> Written problem A:
Rewrite the listing from the line containing "Of the objects" through the end of the listing, both ends included, as a JSON list of strings with one string per line and no blank lines.

> Selected text:
--
Single by Infernal

from the album Electric Cabaret
- Released: April 14, 2008
- Recorded: 2008; Infernal Studio and Powers Studio
- Length: 4:14
- Label: Border Breakers
- Songwriters: Paw Lagermann, Lina Rafn, Adam Powers
- Producer: Infernal

Infernal singles chronology
| "Ten Miles" (2007) | "Downtown Boys" (2008) | "Whenever You Need Me" (2008) |

= Downtown Boys (song) =

"Downtown Boys" is a song by Danish duo Infernal. It was released on April 14, 2008 as the lead single from the album Electric Cabaret.
--
> Written problem B:
Extend the article on the Infernal single "Downtown Boys," picking up after its last sentence.

> Records supplied:
--
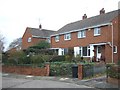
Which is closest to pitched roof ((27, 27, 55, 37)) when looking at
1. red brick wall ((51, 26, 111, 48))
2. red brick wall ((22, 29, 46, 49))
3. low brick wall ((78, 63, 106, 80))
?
red brick wall ((22, 29, 46, 49))

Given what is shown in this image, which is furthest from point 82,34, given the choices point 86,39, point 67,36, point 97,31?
point 67,36

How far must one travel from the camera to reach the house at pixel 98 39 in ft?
121

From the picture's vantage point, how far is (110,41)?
36.8 meters

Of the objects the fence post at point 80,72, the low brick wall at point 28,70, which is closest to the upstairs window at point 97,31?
the low brick wall at point 28,70

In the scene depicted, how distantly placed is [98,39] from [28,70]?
41.5 feet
--
> Expected output A:
[
  "Of the objects the fence post at point 80,72, the low brick wall at point 28,70, which is closest to the upstairs window at point 97,31?",
  "the low brick wall at point 28,70",
  "In the scene depicted, how distantly placed is [98,39] from [28,70]?",
  "41.5 feet"
]

> Expected output B:
The duo performed the new song on Boogie Prisen, a Danish award show on April 12, 2008. The song became available for download and was sent to radio stations on April 14. The song gained platinum certification in Denmark, based on digital downloads only, on July 9, 2008. It was Infernal's first single to reach #1 at the Danish Airplay Chart, and remained on top for four weeks. "Downtown Boys" was the ninth most played song on Danish radio stations in 2008.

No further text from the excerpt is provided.